- _Assignment_
Please set down the text on the attention mechanism below word for word, starting with "Demystifying the Attention" and going on through "dot product attention.".

- _Passage provided_
══════════

Demystifying the Attention Mechanism: A Step-by-Step Guide with PyTorc

In 2017, researchers at Google released a landmark paper introducing a mechanism called "Transformer". The central idea behind Transformers was the Attention mechanism. The paper introduces a modification of the Bahdanau et al. attention mechanism called scaled dot product attention.

Motivation behind the attention mechanism

The attention mechanism was introduced in a 2014 paper called "Neural Machine Translation by Jointly Learning to Align and Translate" (Bahdanau et al.). The key idea of this paper was to use the attention mechanism to allow the encoder-decoder architecture to have variable length inputs instead of having encoding vectors with fixed length. Here the model learns to attend to different parts of the source sentence at each step of the output sequence generation.

What is attention?

The primary purpose of Attention mechanisms is to help the model focus on the important parts in large strings of text. This is really useful for NLP tasks where the input sequences can be long and we need to capture dependencies between values that are far away from each other in the sentence.

For example: "The student who got the highest grade in the class was awarded a scholarship by the principal". In this sentence there is a long range dependency between "the student" and "was awarded a scholarship". To correctly understand who was awarded the scholarship, the model needs to go back a few words in the sentence to the mention of "the student".

The main idea behind the aforementioned transformer paper, the attention mechanism proposed by Vaswani et al. is that the encoding representations can ask "queries" & get "answers" for these queries. In practice an attention layer is usually preceded by embedding layers.

Brief recap of embedding layers

The Embedding layer essentially learns a unique, dense "weight" vector representation for each token. A unique feature of this representation is that we can easily analyse the similarity of two tokens based on their embeddings.

We can see that for the embedding of king the closest words (kings, queen, throne, emporer and son) are all closely related to king. You can try the same for any word at https://projector.tensorflow.org. A properly trained embedding layer must also be able to understand more complex relations.

For eg: The popular American show "The Simpsons" follows the Simpsons, a family consisting of Homer Simpson, Marge Simpson, Bart Simpson and Lisa Simpson. Bart and Lisa Simpson are siblings. A well trained embedding should be able to understand this correlation and should be able to tell us the answer for the following relation woman : ? :: man : bart

Before putting the embedding vectors into the Attention block we also encode their positions into the embeddings.

If you remember we said that the attention mechanism works by asking "queries" to the embedding vectors and expecting answers, so how would we make a set of encoded representations "talk" to each other? Everything in Deep Learning is based on weights and matrices, hence our goal with this attention mechanism is to use various weight vectors to calculate the probabilities.

Let's recall our example:

The student who got the highest grade in the class was awarded a scholarship by the principal

Let’s try to understand the attention architecture one block at a time, once you’ve understood the building blocks the full code is mentioned below. In the attention architecture we make use of 3 matrices: a key, query and a value matrix. The key and query matrix are learnable parameters of dimensions d_k and the value matrix is of dimension d_v. Thus the key and query matrices will be matrices of shape (embedding_dim, d_k). Let us, for this example, assume embedding_dim = 10 and d_k\=d_v\=4, this means that the matrices will be of shape (10,4). What we want from these matrices is to give us weights that explain how closely related two tokens are.

══════════

- _Given data_

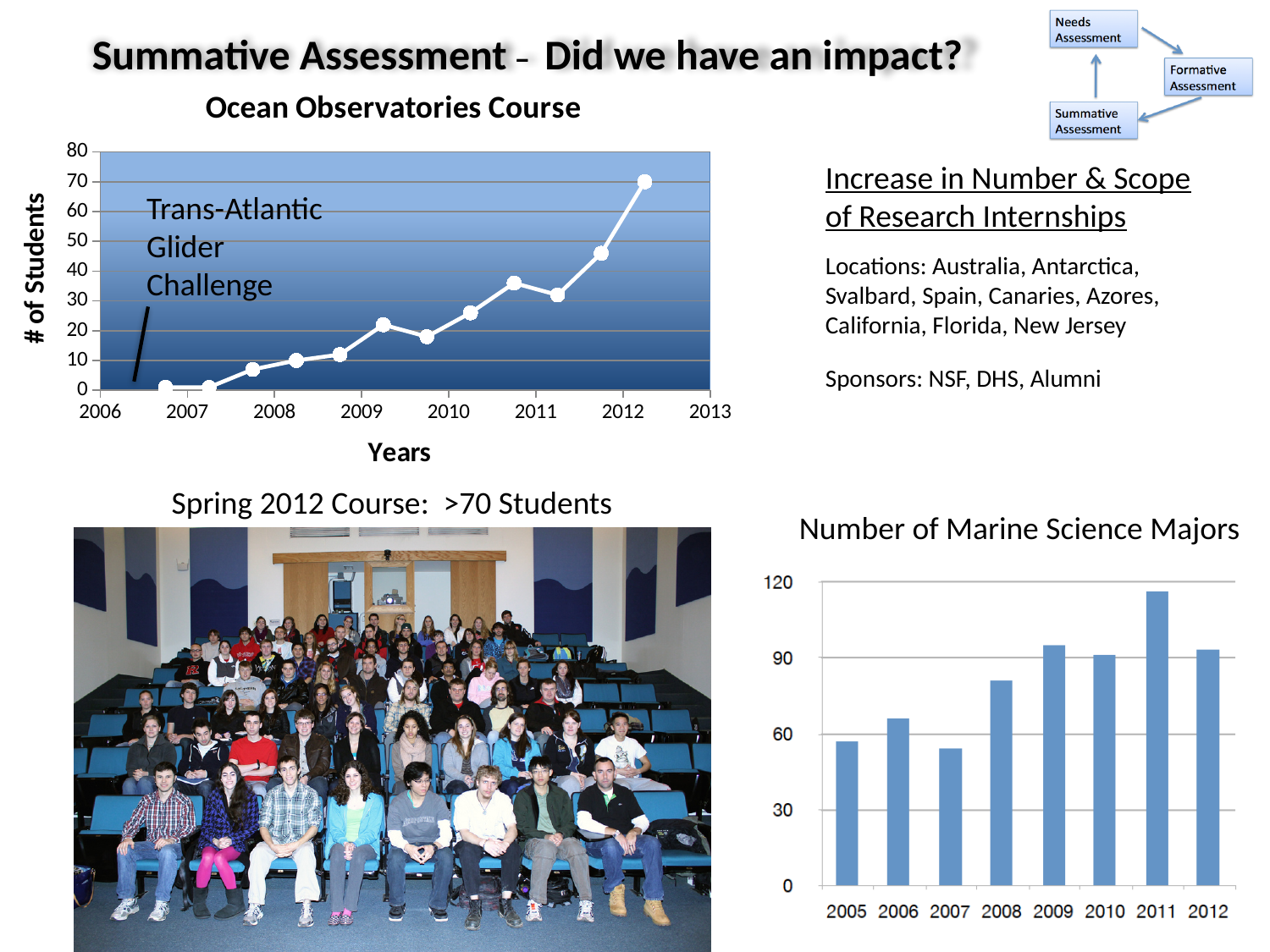
In the "Number of Marine Science Majors" chart, is the value for 2011 greater or less than 90? greater In the "Number of Marine Science Majors" chart, which is larger, the value for 2008 or the value for 2009? 2009 What type of chart is the "Number of Marine Science Majors" chart? bar chart In the "Number of Marine Science Majors" chart, is the value for 2007 greater or less than 60? less In the "Ocean Observatories Course" chart, how many data points are plotted? 12 In the "Number of Marine Science Majors" chart, is the value for 2008 greater or less than 90? less In the "Ocean Observatories Course" chart, do the number of students generally rise or fall from 2006 to 2013? rise What type of chart is the "Ocean Observatories Course" chart? line chart In the "Number of Marine Science Majors" chart, how many years are shown on the x axis? 8 In the "Number of Marine Science Majors" chart, which year has the highest number of majors? 2011 What is the y-axis label of the "Ocean Observatories Course" chart? # of Students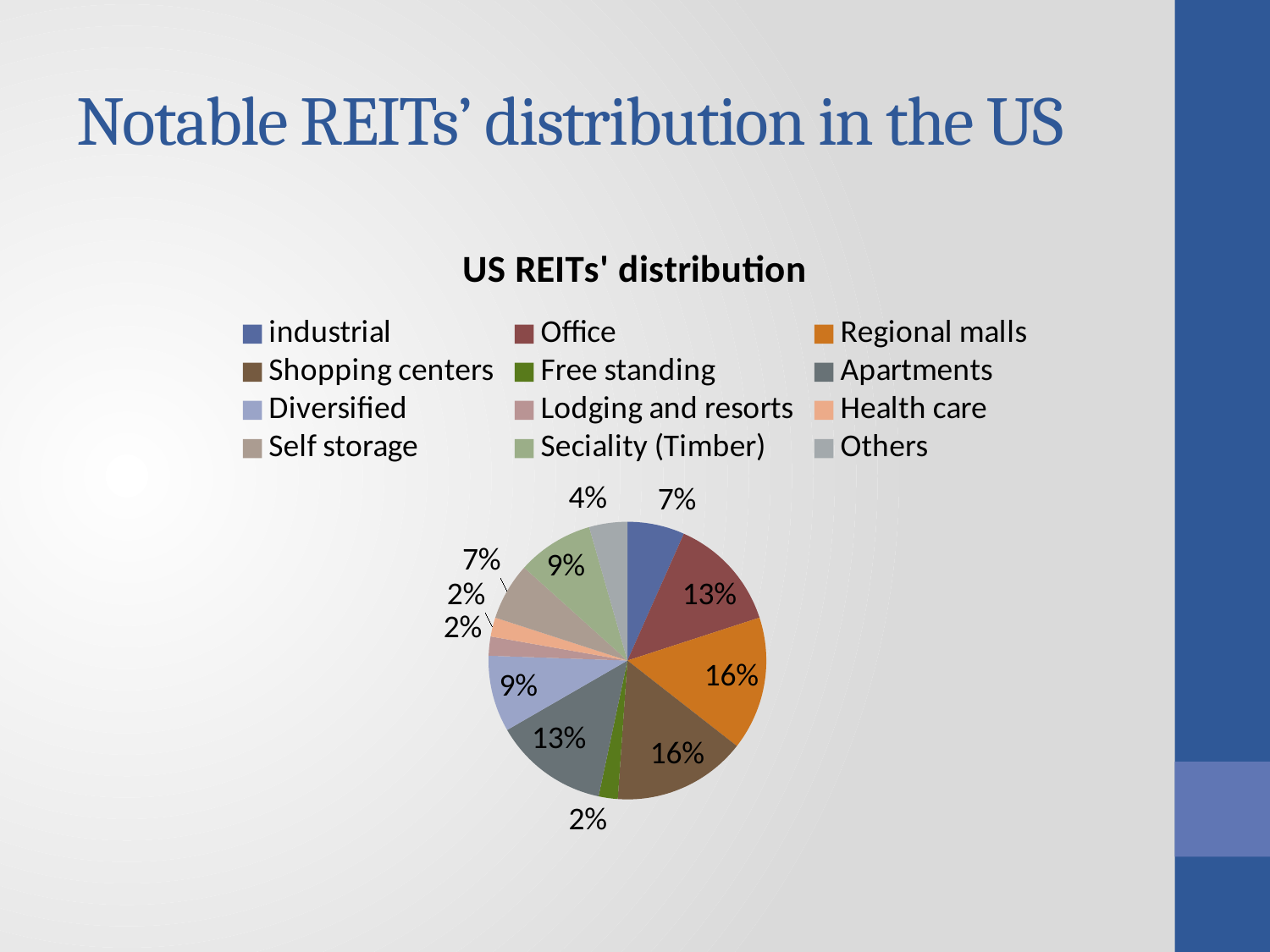
What is the title of the chart? US REITs' distribution What share of the pie is Others? 4% What share of the pie is Office? 13% What share of the pie is Diversified? 9% Which is larger, the share for Office or the share for Diversified? Office What share of the pie is Free standing? 2% How many categories does the legend list? 12 What is the difference in percentage points between Regional malls and Office? 3 What share of the pie is Apartments? 13% What type of chart is shown on the slide? Pie chart What colour represents Regional malls in the chart? Orange What share of the pie is Regional malls? 16%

══════════

- _Solution to the exercise_
Demystifying the Attention Mechanism: A Step-by-Step Guide with PyTorc

In 2017, researchers at Google released a landmark paper introducing a mechanism called "Transformer". The central idea behind Transformers was the Attention mechanism. The paper introduces a modification of the Bahdanau et al. attention mechanism called scaled dot product attention.